Heureusement, les sélections à des prix, les lectures et échanges autour de Maroussia… et de mes autres romans liés à la Russie sont maintenus par de nombreux médiateurs·trices du livre jeunesse. Et leurs rencontres sont très enrichissantes : le prisme de la fiction libère la parole des enfants et des adolescent·e·s, qui ont indéniablement besoin de parler de la Russie et de l’Ukraine, omniprésentes dans une actualité anxiogène. Leurs questions portent autant sur les personnages et la narration que sur les particularités des langues slaves, l’art, la vie quotidienne, la religion, la politique ou la diplomatie. Leur curiosité et leur spontanéité sont si précieuses pour moi que je note quelques fois leurs mots sur mon carnet : «Si vous êtes ukrainienne pourquoi vous aimez la langue russe ?» ; «Est-ce que tous les Russes sont racistes ?» ; «Pourquoi vous écrivez sur la Russie ?» ; «Est-ce que les esprits de la forêt peuvent éviter la guerre en Ukraine ?» ; «Je n’aime pas Poutine mais j’aime Maroussia.»

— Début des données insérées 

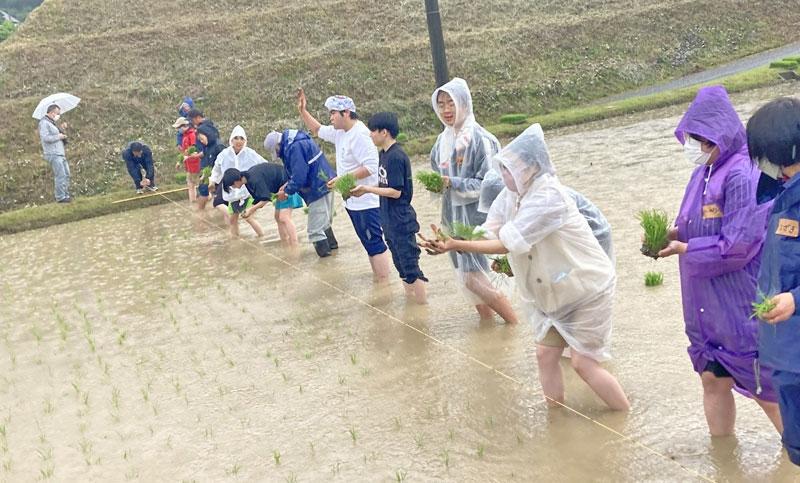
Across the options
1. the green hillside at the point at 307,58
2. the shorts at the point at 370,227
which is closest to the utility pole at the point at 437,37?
the shorts at the point at 370,227

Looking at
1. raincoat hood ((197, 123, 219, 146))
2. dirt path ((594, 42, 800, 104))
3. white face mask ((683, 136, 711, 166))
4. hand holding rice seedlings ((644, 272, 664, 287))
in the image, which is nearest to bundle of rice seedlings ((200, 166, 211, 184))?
raincoat hood ((197, 123, 219, 146))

A travers cette dernière affirmation, un enfant m’exprimait un jour son soulagement : il avait pris conscience qu’il avait le droit d’aimer une héroïne russe malgré la guerre actuelle. Sa lecture du conte et notre discussion avaient élargi son horizon au-delà du contexte immédiat. Il avait compris ce que nombre d’entre nous semblent oublier aujourd’hui : la Russie n’est pas Vladimir Poutine, les Russes ne sont pas la politique du Kremlin, les œuvres évoquant la Russie ne sont pas de l’art de propagande. Cet ostracisme culturel est d’autant plus pervers qu’il risque d’exacerber le nationalisme d’une partie des Russes et de les souder autour de Poutine. Nous ne devons pas agir comme les dictateurs que nous dénonçons, ceux qui interdisent la diffusion de certains arts et réécrivent l’histoire au gré de leur nationalisme ou de leurs intérêts politiques. Nos choix doivent rester fondés sur le pluralisme et la liberté d’expression. Nous défendons une vision humaniste du monde, qui questionne notre pensée, l’éclaire ou la bouscule – contrairement au boycott de la culture russe, qui rétrécit notre appréhension de l’humanité au prisme de la nationalité et du présent, aussi tragique soit-il.

(1) Contes populaires russes, recueil de traductions, Fernand Nathan, 1913.

(2) Conte symphonique composé en 1936 par Sergueï Prokofiev, enregistré en français avec la voix de Gérard Philipe et l’Orchestre symphonique d’Etat d’URSS en 1956, le Chant du monde.